I believe it does already? At least on the Android app.

Regarding the main subject, There are really two decisions here:

  • Whether the CVM should combine the suggestions for the individual pictures within your observation.
  • Whether all pictures should be used for training the CVM, or just the first.

It already selects pictures completely at random for the training, there is no question of using only the first picture; if there was any potentially viable change to the selection system it would probably have to be to deliberately choose training pictures in a more diverse way than random, not less. For example there are taxa with distinctive subspecies that have 100s of observations that are nevertheless <1% of the observations of the overall species, and those are currently under-represented by the ‘random selection’ system.

I think the question of combining suggestions is whether you would just show the ranked lists of suggestions separately or do you combine the scores post-hoc. Combining the scores would probably improve accuracy in many cases but it might be difficult to quantify how much because it is not what the CV is trained to do. Of course, training the model to actually score all of the pictures together in the first place would probably be best, but is not likely to happen in the near future because it would require changes in how the model is conceptualized and is challenging partly because the number of pictures it would need to handle varies significantly.
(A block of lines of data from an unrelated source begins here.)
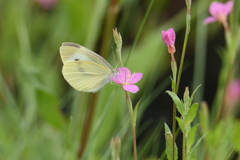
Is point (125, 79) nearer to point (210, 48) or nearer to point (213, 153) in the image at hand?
point (213, 153)

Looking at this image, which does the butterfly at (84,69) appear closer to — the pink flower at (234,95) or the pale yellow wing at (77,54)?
the pale yellow wing at (77,54)

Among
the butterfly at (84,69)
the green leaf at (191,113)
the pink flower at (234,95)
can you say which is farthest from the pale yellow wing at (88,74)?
the pink flower at (234,95)

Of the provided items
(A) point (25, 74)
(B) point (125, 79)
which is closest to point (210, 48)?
(A) point (25, 74)

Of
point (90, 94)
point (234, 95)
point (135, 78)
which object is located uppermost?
point (135, 78)

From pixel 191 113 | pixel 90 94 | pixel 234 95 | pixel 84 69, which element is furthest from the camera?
pixel 90 94

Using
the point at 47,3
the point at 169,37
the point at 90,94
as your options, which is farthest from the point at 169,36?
the point at 47,3

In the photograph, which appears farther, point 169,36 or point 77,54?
point 77,54

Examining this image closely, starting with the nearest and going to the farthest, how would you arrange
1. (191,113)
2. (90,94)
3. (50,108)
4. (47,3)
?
1. (191,113)
2. (50,108)
3. (90,94)
4. (47,3)

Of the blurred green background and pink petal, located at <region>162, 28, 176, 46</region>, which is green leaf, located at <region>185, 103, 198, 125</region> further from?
the blurred green background

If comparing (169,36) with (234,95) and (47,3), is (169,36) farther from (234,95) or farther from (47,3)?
(47,3)
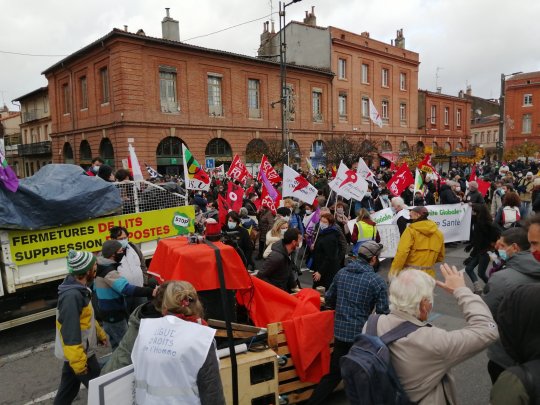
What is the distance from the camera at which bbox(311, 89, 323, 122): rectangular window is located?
3431 centimetres

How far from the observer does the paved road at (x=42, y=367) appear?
4.39 meters

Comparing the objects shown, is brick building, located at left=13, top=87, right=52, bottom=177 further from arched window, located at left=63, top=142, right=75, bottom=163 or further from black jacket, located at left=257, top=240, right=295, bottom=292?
black jacket, located at left=257, top=240, right=295, bottom=292

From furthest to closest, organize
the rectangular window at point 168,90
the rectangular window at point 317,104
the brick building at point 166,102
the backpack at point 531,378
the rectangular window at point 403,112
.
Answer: the rectangular window at point 403,112, the rectangular window at point 317,104, the rectangular window at point 168,90, the brick building at point 166,102, the backpack at point 531,378

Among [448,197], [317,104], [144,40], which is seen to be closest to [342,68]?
[317,104]

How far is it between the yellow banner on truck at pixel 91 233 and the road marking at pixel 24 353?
Result: 48.6 inches

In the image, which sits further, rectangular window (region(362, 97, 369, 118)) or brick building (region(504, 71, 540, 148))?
brick building (region(504, 71, 540, 148))

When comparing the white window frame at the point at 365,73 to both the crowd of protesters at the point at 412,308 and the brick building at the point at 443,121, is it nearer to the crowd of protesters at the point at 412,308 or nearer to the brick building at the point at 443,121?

It should not be hard at all. It actually already works like that in the mobile app. Only the web version looks just at the first photo.

2 Likes

If I’m understanding this as a reponse to what I said just above your comment, it works like this in Android (no luck on iPhone?), which is part of what makes mobile IDing ironically much easier than desktop in some ways, alongside SIGNIFICANTLY faster loading times between pictures and observations.
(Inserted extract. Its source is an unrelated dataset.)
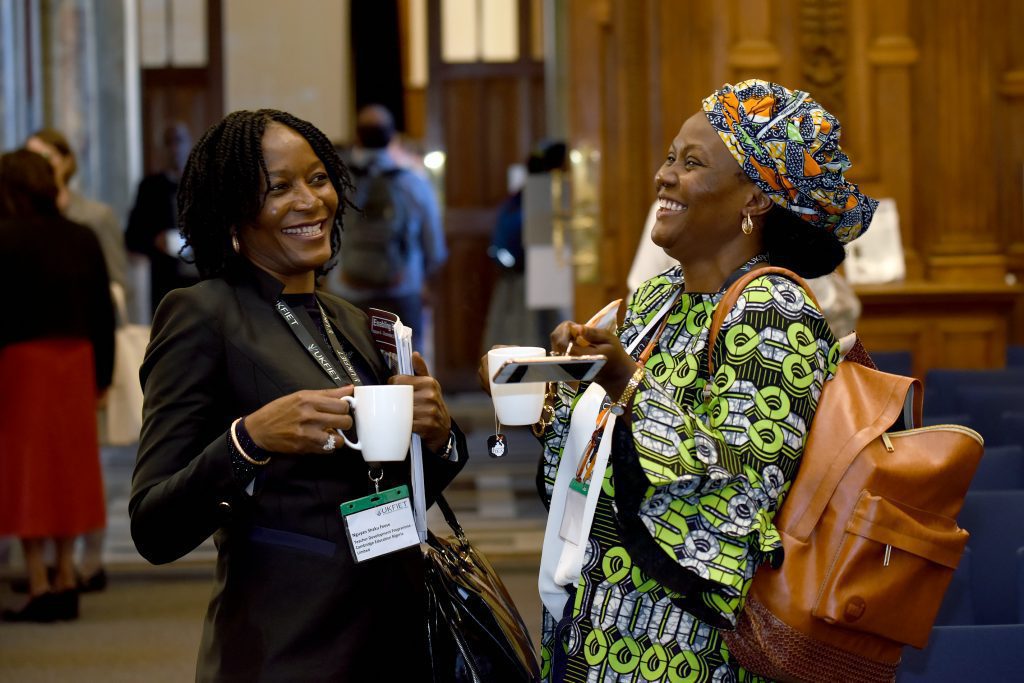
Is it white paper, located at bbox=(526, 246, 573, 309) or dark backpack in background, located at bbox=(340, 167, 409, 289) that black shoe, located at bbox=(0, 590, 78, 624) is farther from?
white paper, located at bbox=(526, 246, 573, 309)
I think running on multiple photos would significantly increase the server loads and costs to iNaturalist, so from that perspective, I understand why it’s not running on multiple photos and coming to a consensus based on them, though it would be the ideal system otherwise.

1 Like

Is this actually true? I had the impression training used all photos.
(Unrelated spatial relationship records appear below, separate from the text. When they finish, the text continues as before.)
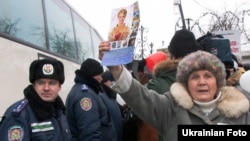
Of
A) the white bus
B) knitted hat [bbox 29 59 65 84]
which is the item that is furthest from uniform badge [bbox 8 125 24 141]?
the white bus

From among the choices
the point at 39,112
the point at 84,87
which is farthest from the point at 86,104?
the point at 39,112

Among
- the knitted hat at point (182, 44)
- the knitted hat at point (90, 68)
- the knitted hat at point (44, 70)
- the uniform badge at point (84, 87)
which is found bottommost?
the uniform badge at point (84, 87)

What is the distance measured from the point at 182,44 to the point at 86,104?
3.89 feet

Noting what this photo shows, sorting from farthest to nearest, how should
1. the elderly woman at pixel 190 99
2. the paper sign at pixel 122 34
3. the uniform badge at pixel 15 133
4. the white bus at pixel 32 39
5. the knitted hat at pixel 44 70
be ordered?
1. the white bus at pixel 32 39
2. the knitted hat at pixel 44 70
3. the uniform badge at pixel 15 133
4. the elderly woman at pixel 190 99
5. the paper sign at pixel 122 34

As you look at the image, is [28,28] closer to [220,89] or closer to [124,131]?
[124,131]

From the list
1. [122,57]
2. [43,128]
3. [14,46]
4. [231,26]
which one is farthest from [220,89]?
[231,26]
I think the server/electrical costs would be considerable (and to little benefit). I have no problem using a photo-by-photo approach to the CV suggestions on mobile (it actually may be superior in some ways), and it’d be a real benefit at much lower cost to transfer this capability to desktop as well for those who primarily make and ID observations there.

1 Like

We train on all photos for taxon where there are one thousand photos or less for that taxon. If there are more than one thousand photos for the taxon, then not all are used.

2 Likes

I wonder about this approach a little, at least when it comes to trees, people tend to upload the 1st photo as either very far away of the whole tree or close up of leaves/fruit, with few shots of diagnostic features like bark, branching pattern, canopy spread, macro shots of petiole/ leaf hairs/buds, etc.

This change to use only a selected subset (what are the criteria? is it randomized?) when a taxa reaches >1000 photos might explain why, for instance, the CV is relatively bad at recognizing Quercus agrifolia (Coast Live Oak), often suggesting other oaks, Eucalyptus, or trees that don’t have much resemblance to oaks at all!

Most machine learning models use only a subset of available data as training data. Using all photos to train would not be computationally feasible (some taxa have millions of photos). For training models, there’s a point at which adding additional training data is not worth it - the cost of the additional resources used/needed does not result in corresponding increases in performance. Previous posts about training the CV model have indicated that photos from RG observations are prioritized for inclusion in the training set, but the model itself is open/published, so you can probably dig into that to find a more specific answer if you wish.

Regardless, the thread should be focused on the original feature request which is about getting results from the CV model, not training. If a thread about CV training is desired, a new one can be made and we can move posts there, or one of the older ones can be reopened.